- Dissenting Judge Smith is a Mormon
- The church spokesman says it has always had the view that "marriage should be recognized as only between a man and a woman," omitting the church's practice and belief in plural marriage
A three-judge panel of the 9th Circuit Court of Appeals ruled that California's Proposition 8 is unconstitutional, but a stay remains in place preventing same-sex marriages from resuming in the state and the case of Perry v. Brown is likely headed to the U.S. Supreme Court.
The 2-1 decision affirmed Judge Vaughn R. Walker's decision in the Federal District Court — but narrowed the scope to only apply to California.
Judge Stephen Reinhardt wrote the opinion and was joined by Judge Michael Hawkins. "Proposition 8 served no purpose, and had no effect, other than to lessen the status and human dignity of gays and lesbians in California," Reinhardt wrote.
Judge N.R. "Randy" Smith concurred with the majority that the appellants had standing to appeal, and that the motion to vacate the judgment should be denied. However, Smith voted against the appeal and wrote a dissent. "Ultimately, I am not convinced that Proposition 8 is not rationally related to a legitimate government interest. I must therefore respectfully dissent."
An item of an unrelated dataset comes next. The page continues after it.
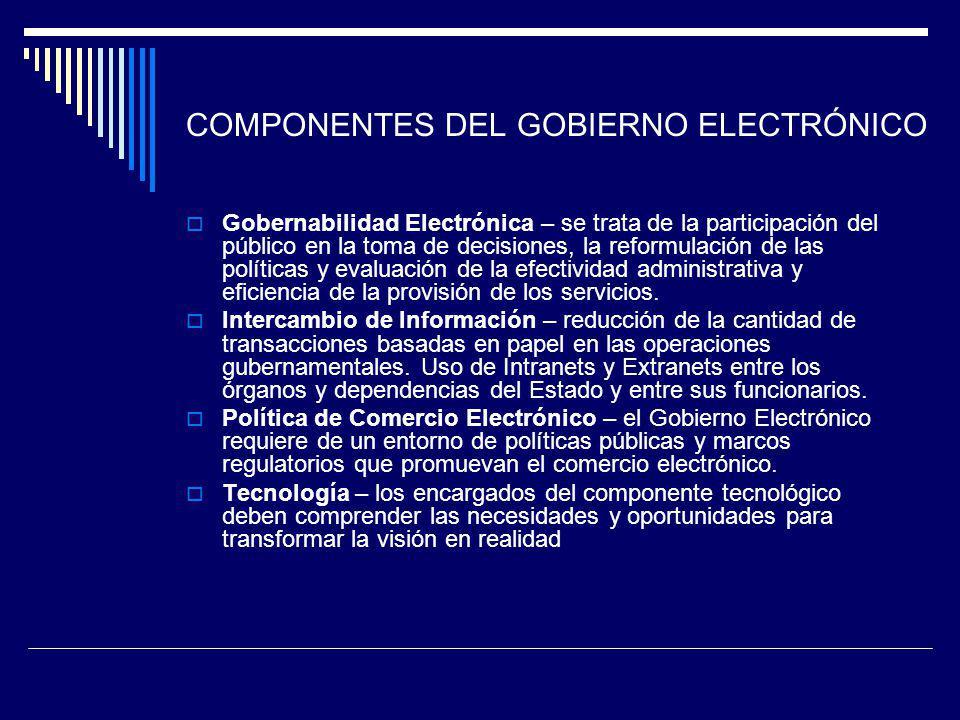 COMPONENTES DEL GOBIERNO ELECTRÓNICO Gobernabilidad Electrónica – se trata de la participación del público en la toma de decisiones, la reformulación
Reaction on both sides was swift.
The Church of Jesus Christ of Latter-day Saints, which had actively worked to pass Prop. 8, issued a statement that regretted the court's decision. "California voters have twice determined in a general election that marriage should be recognized as only between a man and a woman," LDS Church spokesman Scott Trotter said in the statement. "We have always had that view. Courts should not alter that definition, especially when the people of California have spoken so clearly on the subject."
Republican candidate Mitt Romney said the ruling was relevant in the 2012 presidential election.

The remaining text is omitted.